8 Eylül 2012 Cumartesi

Mahir Ünsal Eriş: 'Hikâyesini anlattığım taşra artık yok'

- Kitabın oluşum sürecinden bahsedebilir misiniz?
Elbette. Okur olarak edebiyata duyduğum ilgi beni bir şekilde onu üretmekten hep uzak tuttu. Buna kalkışmayı biraz fazla cüretkar buluyordum çünkü.  Birinin çıkıp “etin ne budun ne” diyeceğinden çok korkuyor ve içimdeki isteği görmezden gelerek idare ediyordum. Sonra ufak ufak yazmaya başladım. Fakat bu epey geç oldu. Bir şeyler yazayım deyip başına oturduğumda otuz yaşımı geçmiştim bile. İnsanların yazmayı okumaktan bile çok sevdiğini, evlerinde, okullarında, defterlere, ajandalara, word dosyalarına bir şeyler kaydettiklerini biliyorum, görüyorum.

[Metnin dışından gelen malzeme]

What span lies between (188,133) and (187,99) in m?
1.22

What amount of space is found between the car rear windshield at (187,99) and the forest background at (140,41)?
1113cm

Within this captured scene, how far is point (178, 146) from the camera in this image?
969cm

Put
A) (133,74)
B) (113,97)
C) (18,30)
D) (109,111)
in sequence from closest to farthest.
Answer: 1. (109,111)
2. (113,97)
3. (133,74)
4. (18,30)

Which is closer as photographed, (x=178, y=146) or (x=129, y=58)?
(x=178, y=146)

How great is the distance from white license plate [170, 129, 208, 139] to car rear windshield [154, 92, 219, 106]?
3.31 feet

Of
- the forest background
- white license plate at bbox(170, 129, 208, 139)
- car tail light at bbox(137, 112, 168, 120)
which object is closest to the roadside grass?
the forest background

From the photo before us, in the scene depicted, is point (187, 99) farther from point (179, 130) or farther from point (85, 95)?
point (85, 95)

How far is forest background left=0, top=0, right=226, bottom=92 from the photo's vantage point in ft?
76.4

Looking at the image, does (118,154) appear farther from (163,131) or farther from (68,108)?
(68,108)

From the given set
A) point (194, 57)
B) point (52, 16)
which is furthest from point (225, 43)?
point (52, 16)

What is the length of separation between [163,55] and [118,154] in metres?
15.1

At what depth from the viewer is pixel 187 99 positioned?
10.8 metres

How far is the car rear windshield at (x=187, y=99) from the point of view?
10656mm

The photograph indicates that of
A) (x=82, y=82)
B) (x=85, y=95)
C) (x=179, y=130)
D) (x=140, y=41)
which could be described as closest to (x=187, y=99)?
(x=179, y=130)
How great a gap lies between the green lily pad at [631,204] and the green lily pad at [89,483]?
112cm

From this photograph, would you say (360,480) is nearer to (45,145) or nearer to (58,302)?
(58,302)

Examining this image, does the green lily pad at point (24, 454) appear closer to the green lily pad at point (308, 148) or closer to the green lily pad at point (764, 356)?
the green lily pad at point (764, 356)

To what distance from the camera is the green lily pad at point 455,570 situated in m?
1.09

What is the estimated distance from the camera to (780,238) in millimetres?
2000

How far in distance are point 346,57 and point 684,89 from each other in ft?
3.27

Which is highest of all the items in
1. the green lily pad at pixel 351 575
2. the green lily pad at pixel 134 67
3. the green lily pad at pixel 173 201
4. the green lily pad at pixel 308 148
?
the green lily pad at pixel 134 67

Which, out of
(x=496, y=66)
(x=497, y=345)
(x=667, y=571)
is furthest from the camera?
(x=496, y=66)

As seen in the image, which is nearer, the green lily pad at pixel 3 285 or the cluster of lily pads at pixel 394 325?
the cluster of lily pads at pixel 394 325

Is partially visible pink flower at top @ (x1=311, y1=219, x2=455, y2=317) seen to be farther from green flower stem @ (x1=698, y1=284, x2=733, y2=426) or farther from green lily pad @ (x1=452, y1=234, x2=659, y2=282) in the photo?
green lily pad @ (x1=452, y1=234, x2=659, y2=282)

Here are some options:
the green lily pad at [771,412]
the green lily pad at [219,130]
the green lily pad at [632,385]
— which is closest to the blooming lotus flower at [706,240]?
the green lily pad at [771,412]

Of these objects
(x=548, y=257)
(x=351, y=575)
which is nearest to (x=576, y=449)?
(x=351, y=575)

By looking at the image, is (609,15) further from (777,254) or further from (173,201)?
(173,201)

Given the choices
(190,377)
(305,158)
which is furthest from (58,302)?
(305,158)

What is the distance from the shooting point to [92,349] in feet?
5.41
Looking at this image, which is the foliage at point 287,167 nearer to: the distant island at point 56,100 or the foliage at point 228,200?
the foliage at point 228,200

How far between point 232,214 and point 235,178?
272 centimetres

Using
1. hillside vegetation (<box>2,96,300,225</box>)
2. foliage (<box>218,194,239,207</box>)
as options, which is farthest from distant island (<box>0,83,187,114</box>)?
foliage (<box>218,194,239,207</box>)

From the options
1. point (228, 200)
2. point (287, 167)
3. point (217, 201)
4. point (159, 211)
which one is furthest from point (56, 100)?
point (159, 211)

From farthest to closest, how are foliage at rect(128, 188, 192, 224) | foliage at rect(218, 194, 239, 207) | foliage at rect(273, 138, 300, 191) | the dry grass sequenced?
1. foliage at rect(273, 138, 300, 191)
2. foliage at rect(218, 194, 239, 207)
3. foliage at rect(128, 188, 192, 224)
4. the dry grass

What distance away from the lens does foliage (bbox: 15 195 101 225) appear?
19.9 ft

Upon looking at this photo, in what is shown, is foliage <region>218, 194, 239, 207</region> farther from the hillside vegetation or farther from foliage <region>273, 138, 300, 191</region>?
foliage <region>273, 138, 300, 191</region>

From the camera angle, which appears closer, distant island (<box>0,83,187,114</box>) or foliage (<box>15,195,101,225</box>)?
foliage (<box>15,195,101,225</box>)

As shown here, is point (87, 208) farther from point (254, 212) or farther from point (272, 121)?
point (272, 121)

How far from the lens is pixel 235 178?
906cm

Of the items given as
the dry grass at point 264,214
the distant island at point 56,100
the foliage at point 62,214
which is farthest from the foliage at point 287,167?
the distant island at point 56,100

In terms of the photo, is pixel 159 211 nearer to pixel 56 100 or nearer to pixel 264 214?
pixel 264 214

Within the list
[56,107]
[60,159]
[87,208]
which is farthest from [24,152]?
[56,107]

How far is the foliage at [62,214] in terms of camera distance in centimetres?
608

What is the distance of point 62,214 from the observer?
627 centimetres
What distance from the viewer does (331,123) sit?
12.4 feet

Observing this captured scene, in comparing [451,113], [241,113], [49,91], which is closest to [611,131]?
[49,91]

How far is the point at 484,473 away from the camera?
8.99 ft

Ben de aynı niyetle bir şeyler yazmaya başladım, sonra bunları bir blog’a koydum. Arkadaşlarımla paylaşıyor, ekşisözlük’e, Facebook’a, twitter’a linkler yapıştırıyordum ama pek de kimse okumuyordu. Okuyanlarsa çoğunlukla arkadaşlarım olduğu için çok objektif bir değerlendirme alamıyordum. Ya da en azından objektif olma ihtimallerini zayıf görüyordum diyeyim. Sonra Emel Uzun ve Aksu Bora aracı olup beni inanılmaz bir adama götürdüler: Levent Cantek. Cantek, yalnızca popüler kültür ya da onun güçlü damarlarından biri olan mizah ile ilgili bilgisi ve bakışıyla değil, bu ülkenin edebiyatına sahne arkasından ya da bizzat sahneden yaptığı katkılarıyla da çok önemli bir isim. O değerlendirdi ve çok önemli, hayati katkılarda bulundu benim blog’da kimseye okutamadığım bu öykülere ve ortaya içimize sinen, vermek istediğimiz şeyi yansıtan bir kitap çıktı. Cantek’in görünen ve görünmeyen katkıları kitabın vücut bulmasında çok önemlidir diyebilirim.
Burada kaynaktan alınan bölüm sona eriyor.